Webcams Allow Public to 'Patrol' the Border - Immigration and our Borders

Webcams Allow Public to 'Patrol' the Border

Immigration and our Borders Forum

Pages:  1Original Forum    Popular Forums    Search

Posted by: Marc Flemming

quote:
A US state is to enlist web users in its fight against illegal immigration by offering live surveillance footage of the Mexican border on the internet.
The plan will allow web users worldwide to watch Texas' border with Mexico and phone the authorities if they spot any apparently illegal crossings.

Texas Governor Rick Perry said the cameras would focus on "hot-spots and common routes" used to enter the US.

US lawmakers have been debating a divisive new immigration bill.

The Senate has approved a law that grants millions of illegal immigrants US citizenship and calls for the creation of a guest-worker programme, while beefing up border security.

But in order to come into effect, the plan must be reconciled with tougher anti-immigration measures backed by the House of Representatives, that insist all illegal immigration should be criminalised.

The issue has polarised politics and US society. Right-wing groups have protested against illegal immigrants, while millions of people marched in support of them last month.

Free number

The Texas governor announced his plans for streaming the border surveillance camera footage over the internet at a meeting of police officials on Thursday.

"A stronger border is what Americans want and it's what our security demands and that is what Texas is going to deliver," Mr Perry said.

The cameras will cost $5m (£2.7m) to install and will be trained on sections of the 1,000-mile (1,600km) border known to be favoured by illegal immigrants.

Web users who spot an apparently illegal crossing will be able to alert the authorities by telephoning a number free of charge.

Mr Perry, a Republican, is running for re-election in November.

Deployment dispute

Meanwhile, California Governor Arnold Schwarzenegger has sent National Guard soldiers to his state's border with Mexico, ending a weeks-old dispute with US President George W Bush.

President Bush announced plans on 14 May for thousands of soldiers from the Guard to be sent to bolster security along the Mexican border.

Mr Schwarzenegger had opposed the plan, describing it as a "Band-Aid solution" - or a temporary fix.

He said he did not want to place his state's National Guard soldiers - many of whom would have already served in Iraq - under additional strain.

On Thursday, the governor said he would send the soldiers to the border and the cost of the deployment would be shouldered by the federal government.

Meanwhile, a group of US civilian volunteers that has been patrolling the Mexican border began last week building a fence along a section of the frontier.

The Minutemen group started erecting the fence on privately-owned land in Arizona on Saturday, saying it is "doing the job the federal government will not do".

The Minutemen are allowed to report illegal crossings to border police but have no right to arrest suspects.

Human rights groups have accused the group of xenophobia towards illegal immigrants - but the group denies this.

Source: BBC
Reply To this Message

Posted by: nikiTa

Ahh, technology replacing humans.

We will see much more of this in the future...much more than what is already in place.

Used to work for the company who designed this specific ablility.

Phone number is one way of communicating...another that will be used is paging a 2-way satellite pager. More efficient and response will be quicker that way.

Reply To this Message

Posted by: EUCLID

It will be very interesting to see if this surveillance actually happens and gets posted on the web. I would not be surprised if it is prevented from happening. The proposal will really step on some toes merely by documenting and web casting the illegal entry even if it does nothing to limit it.

RAW DATA:
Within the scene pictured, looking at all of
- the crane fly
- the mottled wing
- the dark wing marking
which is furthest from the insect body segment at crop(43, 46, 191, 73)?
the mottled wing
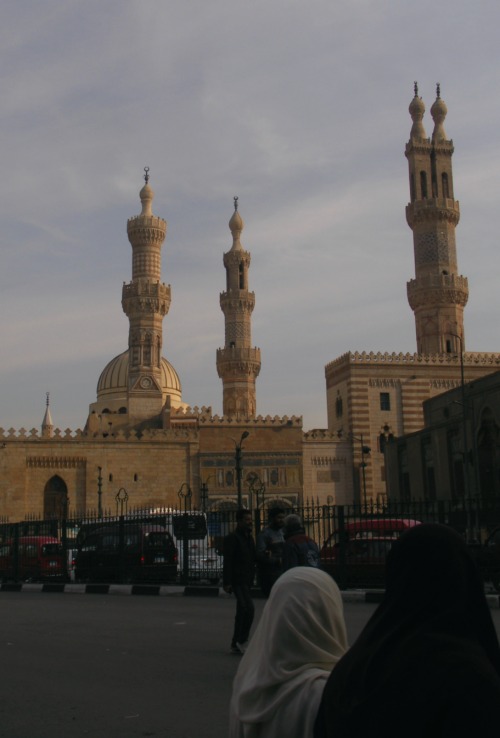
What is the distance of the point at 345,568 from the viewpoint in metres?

WORK INSTRUCTIONS:
a – List the US states named in the forum thread.
b – Copy the records word for word, without the picture.

SOLVED TASKS:
a – Texas, California, Arizona

b –
Within the scene pictured, looking at all of
- the crane fly
- the mottled wing
- the dark wing marking
which is furthest from the insect body segment at crop(43, 46, 191, 73)?
the mottled wing
What is the distance of the point at 345,568 from the viewpoint in metres?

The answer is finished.